Leo XIII returns to the subject of social inequality in the encyclical Rerum Novarum, of May 15, 1891:


Let it, then, be taken as granted, in the first place, that the condition of things human must be endured, for it is impossible to reduce civil society to one dead level. Socialists may in that intent do their utmost, but all striving against nature is in vain. There naturally exist among mankind manifold differences of the most important kind; people differ in capacity, skill, health, strength; and unequal fortune is a necessary result of unequal condition.

Such inequality is far from being disadvantageous either to individuals or to the community. Social and public life can only be maintained by means of various kinds of capacity for business and the playing of many parts; and each man, as a rule, chooses the part which suits his own particular domestic condition.

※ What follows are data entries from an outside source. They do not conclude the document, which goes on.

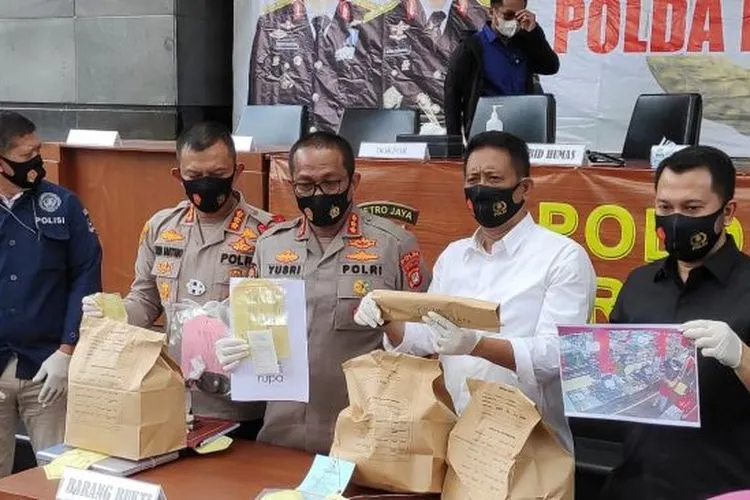 Jumpa pers Editor Metro TV Yodi Prabowo bunuh diri. (Suara.com/Bagaskara)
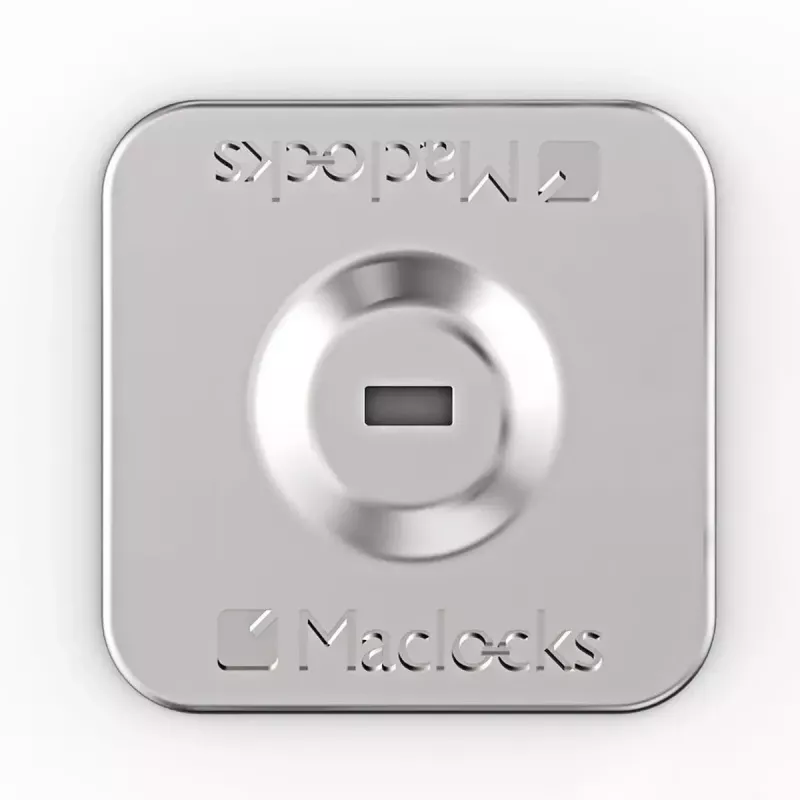 Universaali VHB-liima turvalevy Compulocks TBRPLT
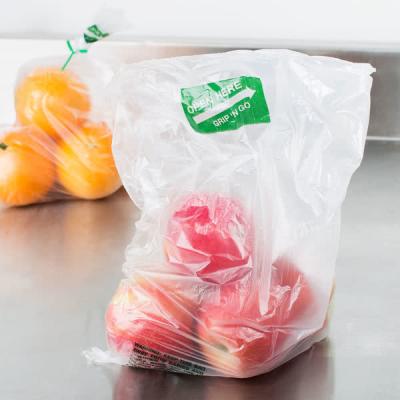 O produto reciclável do Hdpe ensaca 10 X 15 cópia do lado a favor do meio ambiente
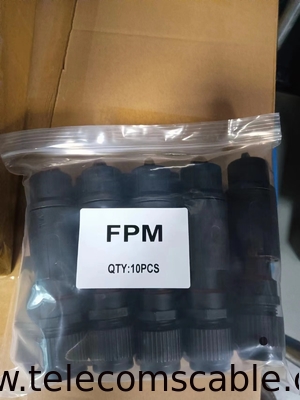 Compatible Waterproof FULLAXS Connector For Ericsson Fiber To Antenna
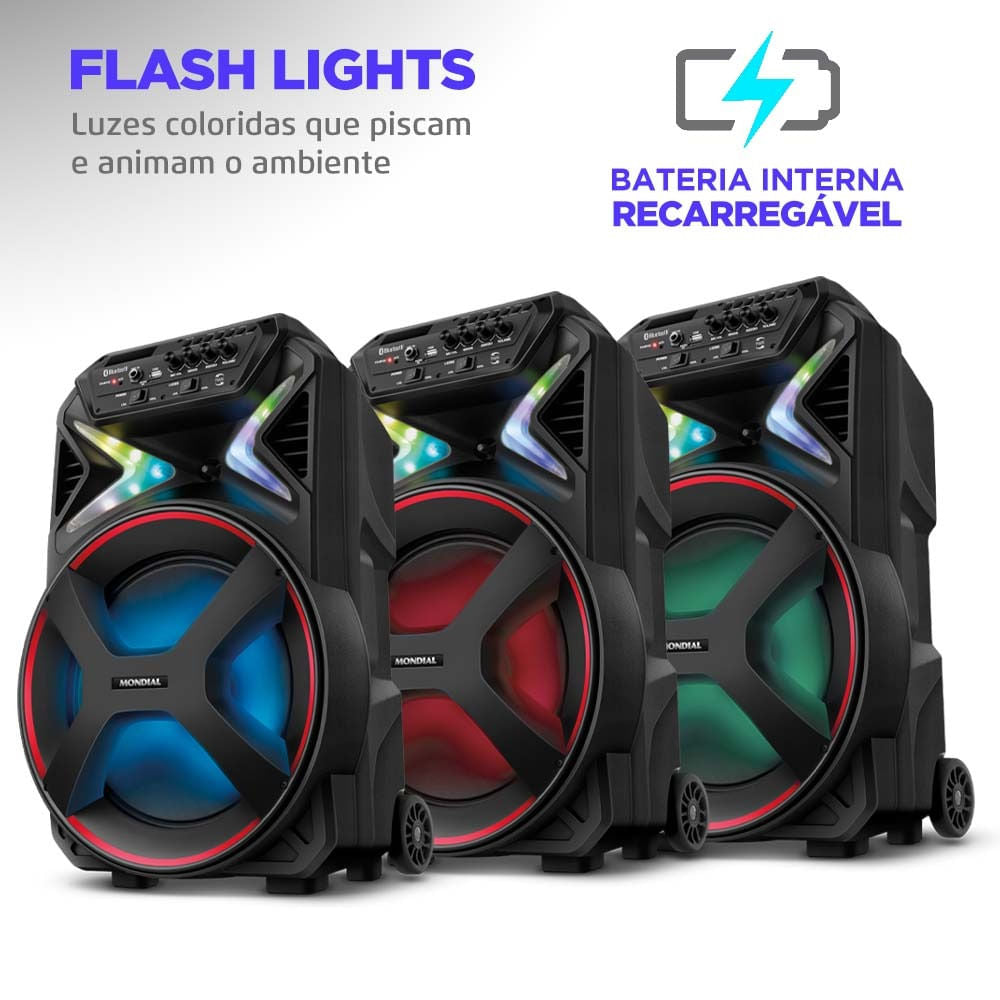 Caixa Amplificada Connect Lights CM-400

(Rev. John J. Wynne, S.J., ed. The Great Encyclical Letters of Pope Leo XIII [New York: Benziger Brothers, 1903], p. 217).

Plinio Corrêa de Oliveira, Nobility and Analogous Traditional Elites in the Allocutions of Pius XII: A Theme Illuminating American Social History (York, Penn.: The American Society for the Defense of Tradition, Family, and Property, 1993), Documents V, pp. 479-480.